Disability in West Virginia

In West Virginia, anyone who is eligible for social security disability insurance or supplemental support income may also be eligible for several other West Virginia programs.  To be considered for these, you must first have a medically determined disability (either physical or mental), be unable to work at your previous job, be unable to find and hold new employment because of your disability, and have a disability that will last for at least one continuous year.

Applying for Disability

To apply for disability in West Virginia, you may go to any social security office in the state.  Be sure to take things such as means of identification (birth certificate, driver’s license, etc.), any medical records you have, the contact information for all of the doctors you’ve seen, and information about your disability (when it occurred, the last day you worked, etc.).  Having all of this information with you will help get your disability application into the system faster and will expedite the entire process.

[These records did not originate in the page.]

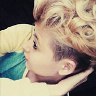 PatrycjaGryzlo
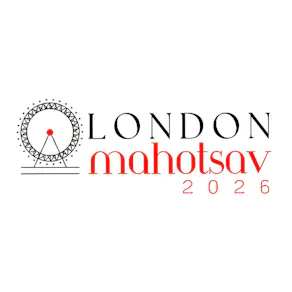 London Mahotsav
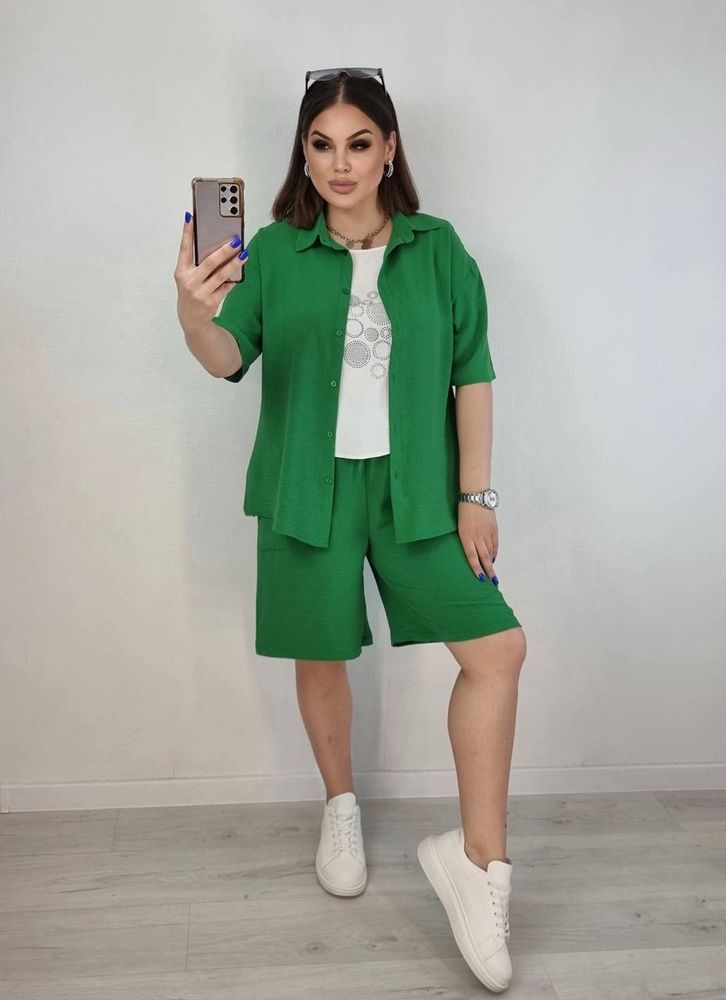 Комплект тройка 01784-2 Fabrika Комплект тройка 01784-2 Fabrika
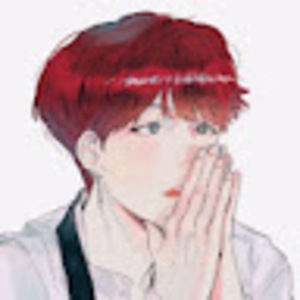 Meet your Posher, Helen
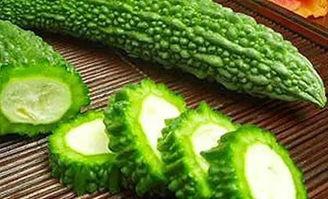 翔霖吃瓜现场视频下载免费  第3张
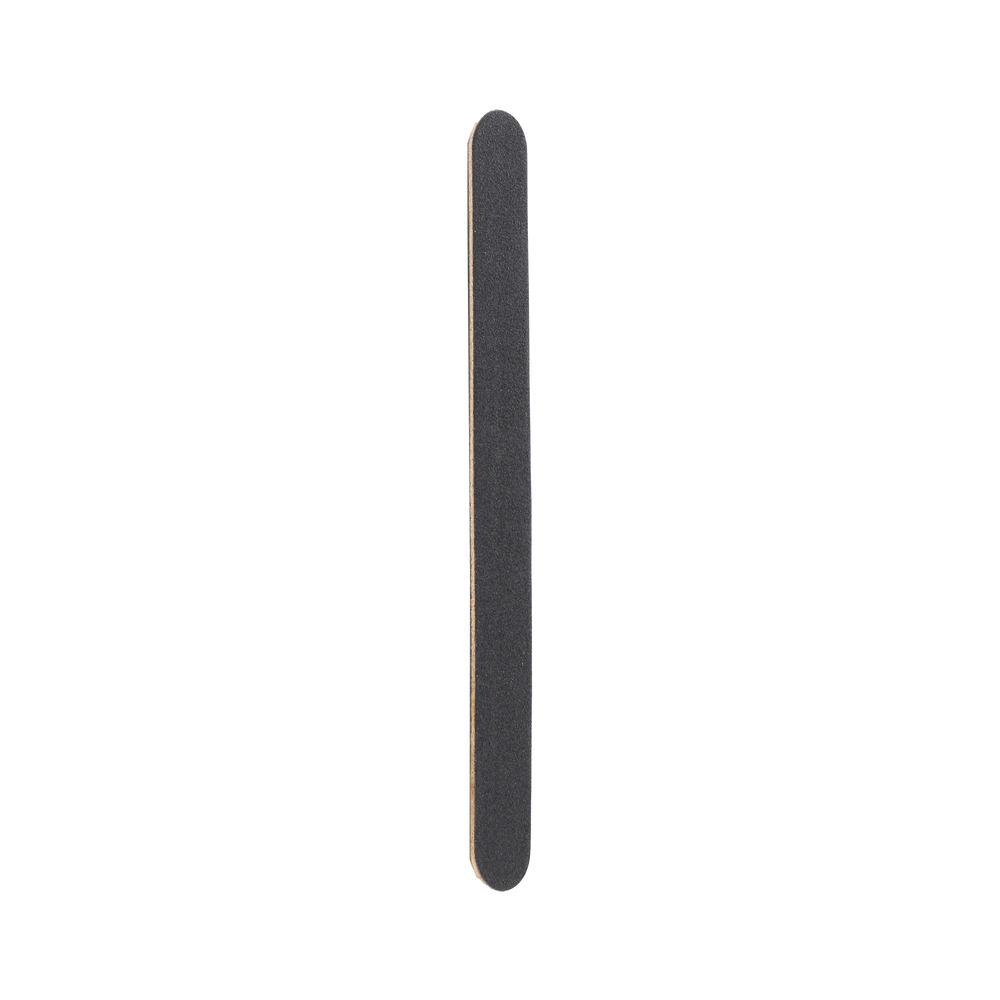 Jean Marin Black File Wood 180/180 6st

The Need for More Information

Even though you turn in all of your medical records to the social security office, they may not be enough to tell if you are disabled.  If that’s the case, the office will pay for you to have another medical exam.  If your doctor is qualified to carry out the necessary exams, you may go to him or her instead of going to a new doctor.  Also, social security will pay for these additional tests.

Appealing

If your request for social security disability is denied, you may appeal the decision within 60 days.  To appeal, return to the social security office and ask for an appeal form.  You may be required to answer many additional questions and provide more medical information during the appeals process.

Additional Programs

In addition to the two forms of disability offered by the social security office, West Virginia offers a number of community services.  These include transportation to and from doctor’s appointments, meals delivered to your home, and even personal assistants if necessary.  These assistants may be medical personnel who come to your home to help you with therapy or to administer medicine, or they may be non-medically trained assistants who help you with cooking, light house keeping, bathing, and other personal tasks that you are unable to do alone.